**WHAT TO DO:**
1) In the passage on framing pandemic information, what level of significance was set for the tests?
2) Reproduce the portion of the pandemic-framing passage from "We developed two" to "100 (extremely high).".

**EXCERPTED PASSAGE:**
*** Begin section ***
According to the basic pandemic information, including one cured case (ie, good news), one death case (ie, bad news), and 57 confirmed cases on February 1, 2020 in Hainan Province, which has a permanent population of 9.2576 million inhabitants (ie, population base), we developed 16 frames to present the pandemic information by using a 2 (domain: living [good news] vs dying [bad news]) × 2 (count: absolute vs relative) × 2 (population base: excluding population base vs including population base) × 2 (content: text-only vs text-plus-graphic) mixed factorial design, with the first factor being a within-subjects factor and the last three being between-subjects factors. Specifically, the “variable count” denotes that only the number of cured/death cases was presented in the “absolute count” condition, while both the number of cured/death cases and that of confirmed cases were presented in the “relative count” condition. The “variable population base” denotes whether Hainan Province’s population base information would be added when the basic pandemic information is presented. Table 1 and Figure 1 show the details of experimental materials for each frame condition.

Table 1 Different Pandemic Information Frames Obtained by Crossing Four Factors: Domain versus Count versus Population Base versus Content

Figure 1 Graphics presented in the “text-plus-graphic” condition. (AH) reflect the graphics explained in Table 1.

Each participant was randomly assigned to one of eight frames (defined by the three between-subjects factors “count,” “population base,” and “content”) and asked to examine information containing, firstly, bad news (death) and then pandemic information conveying good news (cure; within-subjects factor “domain”). The participants were then asked to indicate their risk perception, emotional response, and willingness to forward the bad news and the good news message.

Outcome/Dependent Variable Measures

Three outcome (dependent) variables were measured by self-rating scales: risk perception, emotional response, and willingness to forward a message.

Risk Perception

We developed two items to assess each participant’s “objective danger” and “subjective fear” levels. They were asked to indicate their responses by dragging sliders on a scale from 1 (extremely low) to 100 (extremely high).

Emotional Response

A total of six items were selected from the Positive and Negative Affect Schedule (PANAS) developed by Watson et al to measure emotional responses.28 Three items (Excited, Inspired, and Active) were chosen for the positive and another three (Distressed, Nervous, and Jittery) for negative feelings. The participants were asked to provide answers on a 9-point Likert scale, respectively 1 = None at all; 5 = Moderately; 9 = Extremely.

Willingness to Forward a Message

One item was designed to measure the participant’s willingness to forward news. Participants were asked to rate their willingness to forward a message in WeChat Moments. They could drag a slider along a scale ranging from 0 (extremely unwilling) to 100 (extremely willing).

Statistical Analysis

Dependent measures were analyzed by analysis of variance (ANOVAs). No data exclusion criteria were used. All tests were two-tailed, and the level of significance was set to 0.01 to ensure that large sample size did not overly inflate the results.29 The effect sizes are shown by partial eta squared (ŋ2 p). Following Steiger’s recommendations,29 90% confidence intervals (CIs) for ŋ2 p are reported. As noted by Cohn,27 scientifically important (or at least meaningful) effects may be of the magnitude of “small” effect (ie, ŋ2 p = 0.01), which was used to evaluate our results by the effect size criterion. Only the values based on the effect-size criterion (ŋ2 p ≥ 0.01) show interpretable trends here.
*** End section ***
**Collected data entries:**
*** Begin section ***
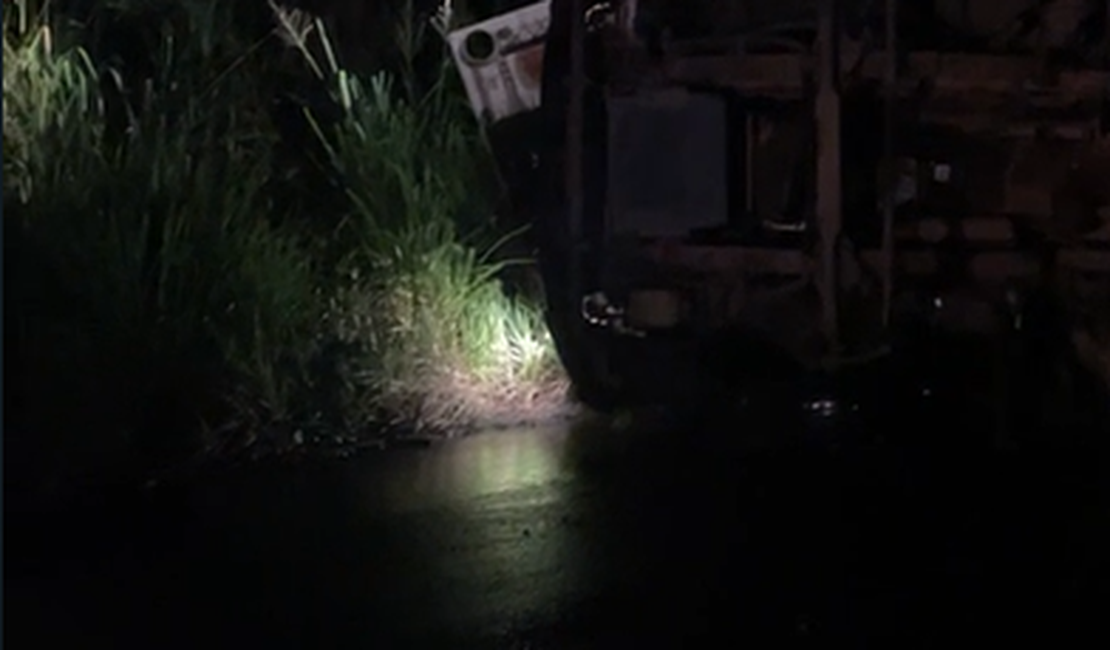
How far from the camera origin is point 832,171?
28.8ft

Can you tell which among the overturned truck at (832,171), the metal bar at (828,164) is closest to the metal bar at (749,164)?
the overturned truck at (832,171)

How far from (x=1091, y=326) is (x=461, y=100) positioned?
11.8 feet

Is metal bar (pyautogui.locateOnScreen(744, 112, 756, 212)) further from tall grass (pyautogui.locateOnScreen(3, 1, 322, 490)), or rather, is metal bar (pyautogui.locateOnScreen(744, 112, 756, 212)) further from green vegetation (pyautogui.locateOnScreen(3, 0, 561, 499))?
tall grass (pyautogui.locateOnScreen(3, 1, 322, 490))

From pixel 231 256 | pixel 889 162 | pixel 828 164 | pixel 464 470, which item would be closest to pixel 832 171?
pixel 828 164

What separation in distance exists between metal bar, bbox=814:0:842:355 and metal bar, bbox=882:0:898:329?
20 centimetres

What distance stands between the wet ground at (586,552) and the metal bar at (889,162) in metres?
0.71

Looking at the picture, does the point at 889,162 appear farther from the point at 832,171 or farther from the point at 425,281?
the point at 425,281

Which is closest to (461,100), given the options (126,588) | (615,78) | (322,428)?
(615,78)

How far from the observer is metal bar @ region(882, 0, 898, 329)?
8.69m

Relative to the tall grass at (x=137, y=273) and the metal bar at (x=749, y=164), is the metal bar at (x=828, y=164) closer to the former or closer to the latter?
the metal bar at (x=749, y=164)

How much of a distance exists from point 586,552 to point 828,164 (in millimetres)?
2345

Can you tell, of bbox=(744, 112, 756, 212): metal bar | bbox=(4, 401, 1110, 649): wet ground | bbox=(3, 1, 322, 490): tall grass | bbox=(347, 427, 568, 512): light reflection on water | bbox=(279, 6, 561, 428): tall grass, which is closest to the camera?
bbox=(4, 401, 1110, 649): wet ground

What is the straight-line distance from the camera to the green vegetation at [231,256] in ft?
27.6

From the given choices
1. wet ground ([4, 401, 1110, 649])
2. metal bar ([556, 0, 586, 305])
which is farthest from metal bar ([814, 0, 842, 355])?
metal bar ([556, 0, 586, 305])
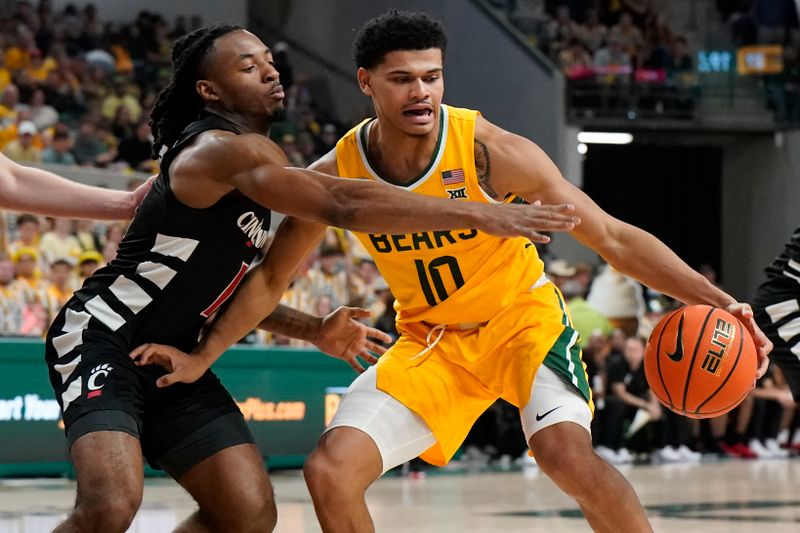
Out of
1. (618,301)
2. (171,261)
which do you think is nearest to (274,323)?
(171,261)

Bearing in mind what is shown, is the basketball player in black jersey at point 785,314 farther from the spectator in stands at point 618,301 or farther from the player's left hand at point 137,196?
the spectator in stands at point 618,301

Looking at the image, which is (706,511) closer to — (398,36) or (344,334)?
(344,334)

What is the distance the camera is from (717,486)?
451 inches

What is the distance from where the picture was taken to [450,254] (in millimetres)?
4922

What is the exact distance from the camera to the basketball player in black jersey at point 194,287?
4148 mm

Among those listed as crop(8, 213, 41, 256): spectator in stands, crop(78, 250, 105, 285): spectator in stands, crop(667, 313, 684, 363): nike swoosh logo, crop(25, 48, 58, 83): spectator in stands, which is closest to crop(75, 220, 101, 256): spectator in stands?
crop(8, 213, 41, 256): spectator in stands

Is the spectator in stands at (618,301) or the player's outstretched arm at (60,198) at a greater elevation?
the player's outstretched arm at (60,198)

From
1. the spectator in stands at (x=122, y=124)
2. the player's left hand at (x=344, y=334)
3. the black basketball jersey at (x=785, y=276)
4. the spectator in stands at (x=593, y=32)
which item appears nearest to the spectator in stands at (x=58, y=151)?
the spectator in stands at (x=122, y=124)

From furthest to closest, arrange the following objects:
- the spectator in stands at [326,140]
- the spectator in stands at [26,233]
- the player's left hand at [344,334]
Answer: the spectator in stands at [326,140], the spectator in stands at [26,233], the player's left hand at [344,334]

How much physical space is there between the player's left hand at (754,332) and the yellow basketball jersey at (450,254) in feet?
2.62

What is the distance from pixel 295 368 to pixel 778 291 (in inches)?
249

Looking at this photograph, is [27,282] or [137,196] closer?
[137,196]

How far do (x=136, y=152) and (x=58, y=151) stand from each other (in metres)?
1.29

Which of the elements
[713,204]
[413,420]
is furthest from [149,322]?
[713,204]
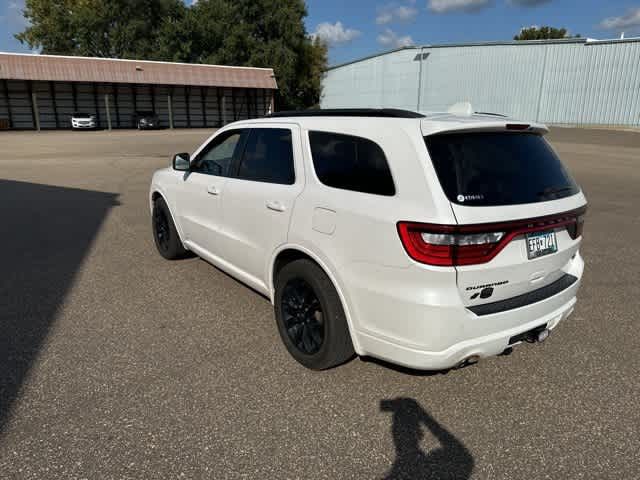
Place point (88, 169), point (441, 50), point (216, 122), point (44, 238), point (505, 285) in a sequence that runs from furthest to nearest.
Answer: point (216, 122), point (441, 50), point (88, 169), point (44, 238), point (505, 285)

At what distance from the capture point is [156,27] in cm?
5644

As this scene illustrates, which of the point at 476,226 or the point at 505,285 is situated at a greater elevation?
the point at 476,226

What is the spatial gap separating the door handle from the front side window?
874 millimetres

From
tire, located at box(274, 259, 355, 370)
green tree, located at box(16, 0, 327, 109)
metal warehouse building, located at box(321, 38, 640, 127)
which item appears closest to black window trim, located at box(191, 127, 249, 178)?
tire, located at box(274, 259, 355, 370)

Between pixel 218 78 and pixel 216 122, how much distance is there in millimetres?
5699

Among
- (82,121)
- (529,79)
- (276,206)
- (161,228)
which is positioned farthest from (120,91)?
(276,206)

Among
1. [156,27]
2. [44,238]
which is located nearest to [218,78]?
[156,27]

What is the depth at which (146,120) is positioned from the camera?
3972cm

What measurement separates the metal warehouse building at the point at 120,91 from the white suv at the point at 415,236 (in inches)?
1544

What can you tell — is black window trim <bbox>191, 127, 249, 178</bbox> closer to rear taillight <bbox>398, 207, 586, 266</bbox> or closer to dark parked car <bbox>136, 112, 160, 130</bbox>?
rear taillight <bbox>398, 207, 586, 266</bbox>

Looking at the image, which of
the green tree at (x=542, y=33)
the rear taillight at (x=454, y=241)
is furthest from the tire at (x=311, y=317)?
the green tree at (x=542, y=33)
*** End section ***
**RESPONSES TO THE EXERCISE:**
1) 0.01

2)
We developed two items to assess each participant’s “objective danger” and “subjective fear” levels. They were asked to indicate their responses by dragging sliders on a scale from 1 (extremely low) to 100 (extremely high).